A recent decision rendered by the French Court of Appeal gives way to a smoother process for initiators of takeover bids.

An order dated April 10, 2014 has indeed dismissed the request of minority shareholders of Société de la Tour Eiffel (« STE »), a French company for which the insurance group SMABTP has launched a takeover bid, aiming at postponing the completion of the takeover to a later date.

The takeover bid, which was previously authorized by the Financial Markets Regulation Agency (Autorité des Marchés Financiers), was challenged by minority shareholders of STE, who requested that the Court of Appeal postpone the AMF’s approval decision until a judgment on the merits of their claim before the Court of appeal is rendered, as the mere challenge of a decision of the AMF does not, per se, suspend such decision.[1] The Court rejected the claimants’ request, stating that « the claimants (i.e., the minority shareholders) do not bring sufficient evidence that the consequences of an immediate realization [of the takeover] would be irreversible or irreparable ». Besides, we understand that the defendant [i.e., SMABTP] undertook to return to the former shareholders all their shares in the event that the takeover bid was subsequently cancelled by the Court of Appeal.
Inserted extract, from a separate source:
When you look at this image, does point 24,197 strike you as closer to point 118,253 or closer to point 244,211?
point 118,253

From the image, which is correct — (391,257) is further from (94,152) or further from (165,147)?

Such a postponement request from minority shareholders, which is commonly granted by the Court of Appeal, has so far been the cause of significant delays in takeover procedures, which would sometimes drag for more than a year, hence giving rise to a great deal of uncertainty for both the bidder and the target company. Since the April 10 decision, it seems that disgruntled shareholders will no longer be able to stop or hinder the takeover process on the basis of thin and unsubstantiated claims. It should be noted that the minority shareholders are engaged in a pitched battle against the current management of STE and that the Board of Directors of STE is not hostile to the takeover bid of SMABTP.


[1]           It is worth noting that unlike Canadian law, French law requires a takeover bid over a public company to be previously approved by the AMF. The AMF ensures that the proposed offer complies with applicable requirements of its General Regulation, and when such is the case, publishes on its website a statement of compliance that also constitutes an approval of the offer document.